Все женщины в нашей семье знали правило — не оголять ноги — и никогда его не нарушали, поэтому даже домашняя одежда должна была прикрывать ноги, равно как и грудь, мама подшучивала, что это лучший способ скрыть целлюлит. О том, что на ногах женщины может быть целлюлит, я узнала случайно: мы собирались на свадьбу, мама стояла в нижнем белье и выбирала, что ей надеть. Тогда я впервые разглядела ее ноги: они были покрыты странными впадинами, похожими на следы упавших комет. Я помню, что испугалась: нормально ли, что ее ноги меняются? Будут ли мои ноги такими же?
Мое тело, когда-то крепко связанное пуповиной с материнским, покрылось уже своими впадинами. С момента, как мне сделали операцию, оно всё больше уподоблялось материнскому, словно отложенная смерть разрешила ему, наконец, вспомнить о своем происхождении. Буквально за год я набрала пятнадцать килограммов — тело стало большим, неудобным, некрасивым, перестало влезать в старые джинсы, в красивые платья. Я долго искала нужный размер, плакала в примерочной, если понимала, что очередные брюки не налезают на ставшие большими бедра. Их я унаследовала от матери — широкие, объемные, похожие на два камня, — из-за чего мне было трудно находить штаны, они либо не налезали сверху, либо висели внизу. Я оплакивала былую легкость, с которой раньше покупала вещи не задумываясь. А тело становилось больше и тяжелее: тянулось к земле, будто знало, что там в итоге и окажется.
Первым, что уничтожила дистония, была моя правая стопа. С каждым днем было всё сложнее ходить, каждый шаг приносил боль, стопа стояла неправильно, из-за спазма она всё время была сжата и завернута внутрь, как эмбрион. Врачи пожимали плечами, выписывали ортопедические стельки и рекомендовали массаж, но время шло, а стопа всё так же ныла от боли. Затем и вся правая нога перестала мне принадлежать, она съеживалась в бесконечных судорогах, я чувствовала, как мышцы произвольно сокращались и пульсировали. Правая нога стала каменеть, перестала сгибаться, твердела, словно ее залили цементом. Мне стало тяжело ходить, и тогда появилась трость.
Первая трость была самой обыкновенной, складная трость из аптеки, ее мне принесла подруга.
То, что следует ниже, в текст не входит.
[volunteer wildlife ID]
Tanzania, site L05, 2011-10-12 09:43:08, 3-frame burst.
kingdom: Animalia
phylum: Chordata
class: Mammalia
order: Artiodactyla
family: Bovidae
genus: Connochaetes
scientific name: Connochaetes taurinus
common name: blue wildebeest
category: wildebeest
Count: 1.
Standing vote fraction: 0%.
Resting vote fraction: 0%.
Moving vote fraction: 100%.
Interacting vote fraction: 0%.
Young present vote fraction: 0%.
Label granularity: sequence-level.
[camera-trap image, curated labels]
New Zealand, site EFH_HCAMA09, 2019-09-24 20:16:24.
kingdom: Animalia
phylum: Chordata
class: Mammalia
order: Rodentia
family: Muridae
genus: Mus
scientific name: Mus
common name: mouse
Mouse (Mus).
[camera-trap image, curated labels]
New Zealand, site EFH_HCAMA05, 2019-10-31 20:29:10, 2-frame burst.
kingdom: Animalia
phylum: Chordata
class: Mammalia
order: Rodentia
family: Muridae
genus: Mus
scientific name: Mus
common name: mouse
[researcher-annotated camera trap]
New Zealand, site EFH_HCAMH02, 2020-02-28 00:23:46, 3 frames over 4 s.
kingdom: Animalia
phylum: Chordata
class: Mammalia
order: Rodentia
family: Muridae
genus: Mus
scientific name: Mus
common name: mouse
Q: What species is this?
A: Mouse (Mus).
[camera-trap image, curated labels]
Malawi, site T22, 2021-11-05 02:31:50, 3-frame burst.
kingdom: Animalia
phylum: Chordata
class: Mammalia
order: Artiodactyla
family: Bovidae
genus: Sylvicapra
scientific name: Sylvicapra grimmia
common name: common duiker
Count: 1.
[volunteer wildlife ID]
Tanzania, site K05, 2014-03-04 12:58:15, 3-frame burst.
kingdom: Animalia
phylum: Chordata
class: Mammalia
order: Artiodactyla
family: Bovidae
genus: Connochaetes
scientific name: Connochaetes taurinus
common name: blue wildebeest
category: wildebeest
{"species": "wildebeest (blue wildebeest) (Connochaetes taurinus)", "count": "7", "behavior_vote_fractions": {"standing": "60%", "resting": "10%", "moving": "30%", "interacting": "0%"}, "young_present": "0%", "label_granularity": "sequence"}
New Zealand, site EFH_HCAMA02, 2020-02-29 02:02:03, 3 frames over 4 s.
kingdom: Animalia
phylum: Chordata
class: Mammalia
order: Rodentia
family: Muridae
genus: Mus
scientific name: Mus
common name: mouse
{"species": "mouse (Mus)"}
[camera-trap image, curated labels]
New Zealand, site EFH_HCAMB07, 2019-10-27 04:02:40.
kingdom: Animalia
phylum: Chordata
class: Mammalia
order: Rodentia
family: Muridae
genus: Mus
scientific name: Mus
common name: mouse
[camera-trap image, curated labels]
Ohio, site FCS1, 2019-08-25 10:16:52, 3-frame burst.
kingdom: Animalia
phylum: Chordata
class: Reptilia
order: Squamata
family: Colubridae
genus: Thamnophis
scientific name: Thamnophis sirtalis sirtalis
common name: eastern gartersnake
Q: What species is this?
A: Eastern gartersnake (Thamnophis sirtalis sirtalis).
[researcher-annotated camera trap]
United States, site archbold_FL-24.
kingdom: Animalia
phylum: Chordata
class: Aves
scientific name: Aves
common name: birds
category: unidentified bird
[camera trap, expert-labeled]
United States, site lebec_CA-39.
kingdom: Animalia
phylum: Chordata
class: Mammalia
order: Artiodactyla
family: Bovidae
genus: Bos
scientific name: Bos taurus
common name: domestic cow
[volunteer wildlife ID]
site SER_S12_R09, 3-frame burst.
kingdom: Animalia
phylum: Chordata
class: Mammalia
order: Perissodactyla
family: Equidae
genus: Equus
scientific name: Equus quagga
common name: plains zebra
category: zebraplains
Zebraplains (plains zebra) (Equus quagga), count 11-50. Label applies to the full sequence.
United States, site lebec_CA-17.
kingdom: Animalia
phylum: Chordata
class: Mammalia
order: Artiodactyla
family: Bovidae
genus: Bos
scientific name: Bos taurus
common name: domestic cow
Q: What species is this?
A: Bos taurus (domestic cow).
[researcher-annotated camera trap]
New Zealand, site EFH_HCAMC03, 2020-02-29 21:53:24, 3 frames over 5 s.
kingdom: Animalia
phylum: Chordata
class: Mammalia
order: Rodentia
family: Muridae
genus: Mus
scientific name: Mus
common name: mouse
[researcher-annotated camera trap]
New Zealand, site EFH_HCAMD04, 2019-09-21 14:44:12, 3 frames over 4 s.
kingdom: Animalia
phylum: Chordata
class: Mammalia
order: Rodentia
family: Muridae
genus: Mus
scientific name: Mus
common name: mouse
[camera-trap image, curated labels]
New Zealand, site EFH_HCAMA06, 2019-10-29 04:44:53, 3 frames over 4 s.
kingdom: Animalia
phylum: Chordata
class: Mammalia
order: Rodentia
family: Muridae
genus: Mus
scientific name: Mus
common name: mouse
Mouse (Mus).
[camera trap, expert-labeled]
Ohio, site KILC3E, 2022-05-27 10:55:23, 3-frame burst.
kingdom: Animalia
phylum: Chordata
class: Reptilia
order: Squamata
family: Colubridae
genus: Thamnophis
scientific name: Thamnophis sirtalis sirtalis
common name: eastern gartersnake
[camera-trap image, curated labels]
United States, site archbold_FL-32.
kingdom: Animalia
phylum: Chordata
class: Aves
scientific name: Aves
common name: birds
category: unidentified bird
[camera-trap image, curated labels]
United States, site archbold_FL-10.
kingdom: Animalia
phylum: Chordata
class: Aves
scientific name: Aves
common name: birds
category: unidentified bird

Ходить с ней было легче, я не боялась упасть и могла опереться, но каждый раз, когда моя мать видела трость, ее глаза наполнялись слезами. Она умоляла меня, чтобы я не брала ее с собой: она не хотела, чтобы кто-то видел меня с тростью. Родители старались скрыть мою болезнь, может быть, они надеялись, что тогда она исчезнет. Или не теряли надежды, что их старшая дочь всё же выйдет замуж. Здоровых девушек охотнее брали в жены, а потому мне нельзя было демонстрировать свое нездоровое тело. Рассказывать о моей болезни значило навсегда отрезать себя от того будущего, которого они мне желали, отрезать себя от мира других женщин внутри диаспоры и культуры, стать безобразной культей.
Вторая трость была почти предметом роскоши: длинная, вырезанная из кавказского бука, черная, с языками пламени, она завораживала, но была жутко неудобной. Во-первых, рукоятка располагалась выше пояса, что мешало ходить; во-вторых, она не складывалась и была очень тяжелой. Но мне нравилась эта трость, по большей части тем, что она служила напоминанием об ушедшей любви, напоминанием о том, что всякий чужой — потенциально родной. Эта трость тоже не устроила мать, она настаивала на том, чтобы я вовсе не использовала трости. Мне кажется, ни она, ни отец до конца не осознавали серьезности моего заболевания, практически не верили в него: им казалось, что это нечто временное, как простуда или бессонница. Они так и не поняли того, что я поняла сразу — их здоровой девочки больше нет и никогда не будет.